Do you remember where you were when Netflix announced its price hike?
On July 12, 2011 -- one year ago today -- Netflix managed to enrage the entirety of the Internet by introducing changes to its baseline pricing structure. The $9.99 one-DVD-at-a-time plan, which included free unlimited streaming, would be eliminated, Netflix said on its blog. In its place would be two separate plans -- $7.99 per month for one-DVD-at-a-time and $7.99 per month for unlimited streaming -- with no discount for bundling the two together.
It was a logical, inevitable move for Netflix: As more and more of its subscribers streamed movies and TV shows, the cost of providing that content skyrocketed. At $9.99, Netflix could no longer afford to send out DVDs AND offer streaming, so it separated them so that the company could -- you know -- turn a profit and be well-positioned for the future. (Greg Sandoval at CNET has a good rundown of the thinking inside Netflix).
For Netflix subscribers, however, the announcement was a slap in the face, a punch in the gut, a tire iron to the knees, etc. Reaction to the change -- a 60 percent price hike for those who still wanted both DVDs and streaming -- was swift and super, super angry. Netflix left the comments section on its blog post open, where an incredible 12,000 angry commenters reamed the company for its greed, bemoaned the weakness of the streaming catalogue, and announced their imminent cancellation. The language used was strong and, perhaps, hyperbolic: Subscribers felt forsaken or spurned by Netflix, a service they felt could be trusted. This comment from Bryan Cohen hits many of the typical grievances:
Nice work, [Dorito bags]! I used to love Netflix and have recommended it to all of my friends and family. What is the justification for raising my cost by 60% and passing it off as "a terrific value"? Time for me to check out the competition. How dare you?
Your Once Loyal Customer.
Later, it would turn out that, due to the price hike, Netflix would lose hundreds of thousands more subscribers than it thought it would, with Netflix CEO Reed Hastings sheepishly admitting that his company could have handled the announcement better. A year afterward, Netflix execs are still apologizing and, in letters to worried investors, reckoning the cost of the PR disaster that came with the seemingly benign blog post.

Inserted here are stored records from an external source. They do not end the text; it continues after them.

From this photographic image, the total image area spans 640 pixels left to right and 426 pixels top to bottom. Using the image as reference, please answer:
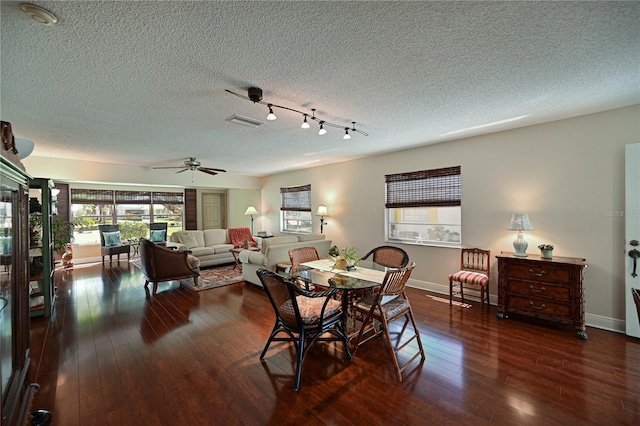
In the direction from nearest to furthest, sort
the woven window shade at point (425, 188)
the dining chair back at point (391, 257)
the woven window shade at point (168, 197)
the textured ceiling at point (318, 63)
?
the textured ceiling at point (318, 63) < the dining chair back at point (391, 257) < the woven window shade at point (425, 188) < the woven window shade at point (168, 197)

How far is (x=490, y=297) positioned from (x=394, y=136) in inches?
109

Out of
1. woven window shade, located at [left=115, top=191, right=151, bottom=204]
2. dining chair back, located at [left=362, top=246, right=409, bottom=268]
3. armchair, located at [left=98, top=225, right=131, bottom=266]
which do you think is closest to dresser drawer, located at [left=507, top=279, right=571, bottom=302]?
dining chair back, located at [left=362, top=246, right=409, bottom=268]

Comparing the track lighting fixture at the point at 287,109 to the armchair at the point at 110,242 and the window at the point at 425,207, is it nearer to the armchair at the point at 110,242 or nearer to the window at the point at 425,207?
the window at the point at 425,207

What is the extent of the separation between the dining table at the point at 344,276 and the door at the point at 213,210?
664cm

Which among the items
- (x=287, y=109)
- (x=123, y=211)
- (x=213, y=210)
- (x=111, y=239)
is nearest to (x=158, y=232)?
(x=111, y=239)

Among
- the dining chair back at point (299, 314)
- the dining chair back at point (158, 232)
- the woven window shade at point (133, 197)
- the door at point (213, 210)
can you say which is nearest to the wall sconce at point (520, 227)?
the dining chair back at point (299, 314)

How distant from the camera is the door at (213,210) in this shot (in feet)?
29.6

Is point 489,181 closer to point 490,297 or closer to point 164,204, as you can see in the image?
point 490,297

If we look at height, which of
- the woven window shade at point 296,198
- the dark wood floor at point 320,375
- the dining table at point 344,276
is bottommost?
the dark wood floor at point 320,375

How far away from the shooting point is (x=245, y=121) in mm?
3344

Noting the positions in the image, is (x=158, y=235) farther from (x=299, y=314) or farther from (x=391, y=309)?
(x=391, y=309)

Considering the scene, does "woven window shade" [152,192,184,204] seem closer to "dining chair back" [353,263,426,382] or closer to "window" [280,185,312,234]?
"window" [280,185,312,234]

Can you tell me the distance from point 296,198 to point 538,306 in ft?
18.5

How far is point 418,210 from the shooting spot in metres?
5.04
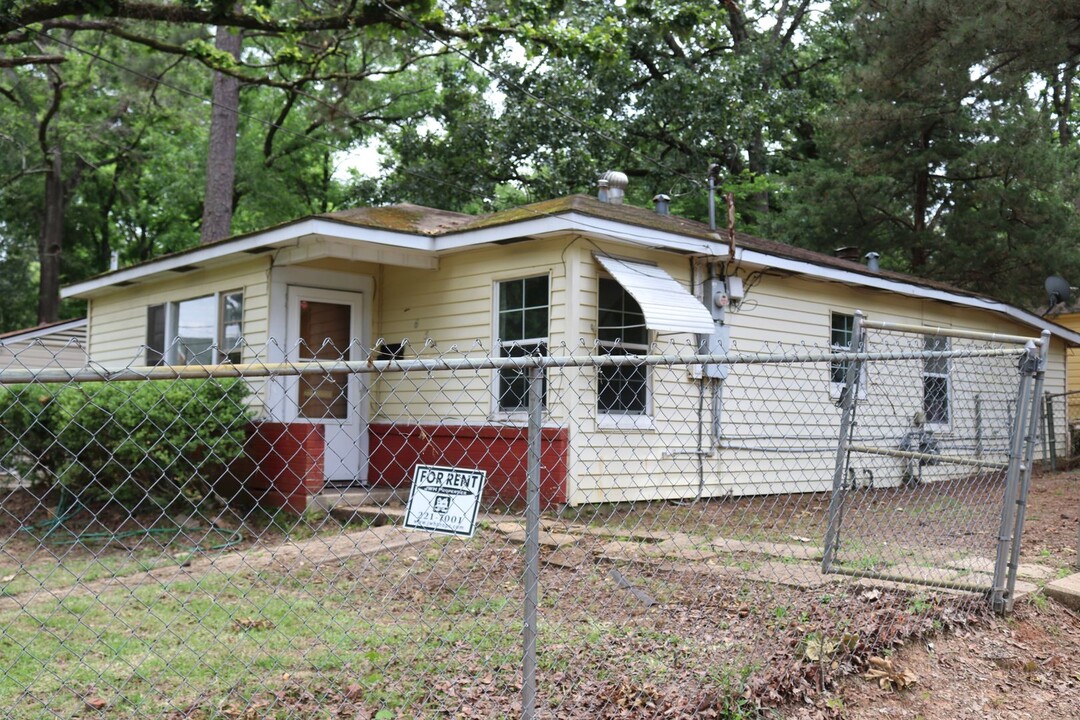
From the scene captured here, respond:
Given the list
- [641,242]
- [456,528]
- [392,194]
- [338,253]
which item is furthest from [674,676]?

This is partly because the price change was just the first in a series of public relations calamities that would continue for the remainder of 2011. Starz announced it was pulling its movies from Netflix, weakening an already maligned catalogue. Netflix's stock plummeted from a high of almost $300 on the day before the announcement down to $63.85 in November 2011, an embarrassing freefall for what was thought to be one of the most well-run and enviable companies in Silicon Valley. And then, of course, in September, Netflix announced its crap de gras, a spin-off DVD service called Qwikster (really) whose Twitter handle it turned out was occupied by a profane, weed-obsessed high schooler named Jason Castillo.
Though all of these missteps are stunning in their own way, the Price Hike was really the blunder that launched and amplified a thousand others. Without the Price Hike, the Starz pull-out wouldn't have been viewed with schadenfreude. Without the Price Hike, the stock drop would have been an unfortunate loss of value for a treasured Internet company. Without the Price Hike, the Qwikster fiasco -- well, would have been just as bizarre and ill-conceived, but wouldn't have been so thoroughly mocked or greeted with such incredulity.
Netflix has earned back some of its cache recently, by greenlighting Season 4 of uber-popular cult sitcom "Arrested Development," by adding hits like "Mad Men" and "Braking Bad" to its catalogue, and by simply not being one of the big cable companies. The Netflix brand is still damaged, though, thanks in part to the price hike that still colors its management and its brand.